To find the probability of getting 80% or more of the questions correct on a 10-question true-false exam merely by guessing, we can use the binomial distribution.
The binomial distribution is used when there are two possible outcomes (in this case, correct or incorrect) and each outcome has a fixed probability (in this case, 50% since the student is guessing). We can calculate the probability of each possible outcome and sum them up.
To start, let's calculate the probability of getting exactly 10 questions right. The formula for this is:
P(X = k) = C(n, k) * p^k * (1-p)^(n-k)
where:
- P(X = k) is the probability of getting exactly k questions right
- C(n, k) is the number of ways to choose k items from a set of n items (binomial coefficient)
- p is the probability of getting one question right
- n is the total number of questions
In this case, p = 0.5 (since the student is guessing), n = 10, and k = 10. Plugging these values into the formula, we get:
P(X = 10) = C(10, 10) * (0.5)^10 * (0.5)^0
= 1 * (0.5)^10 * 1
= 0.000976
So the probability of getting exactly 10 questions right is 0.000976.

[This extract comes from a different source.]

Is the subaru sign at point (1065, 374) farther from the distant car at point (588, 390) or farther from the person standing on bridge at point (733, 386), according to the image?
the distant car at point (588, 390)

We can repeat this calculation for getting exactly 9 questions right, 8 questions right, and so on. Finally, we sum up the probabilities of all these outcomes.
P(X ≥ 8) = P(X = 8) + P(X = 9) + P(X = 10)
P(X = 8) can be calculated as:
P(X = 8) = C(10, 8) * (0.5)^8 * (0.5)^2
= 45 * (0.5)^10
= 0.04394
Similarly, we can calculate P(X = 9) = 0.00976.
Summing up all these probabilities, we get:
P(X ≥ 8) = 0.04394 + 0.00976 + 0.000976
= 0.05467
Therefore, the probability of getting 80% or more of the questions correct on a 10-question true-false exam merely by guessing is approximately 0.05467 or 5.467%.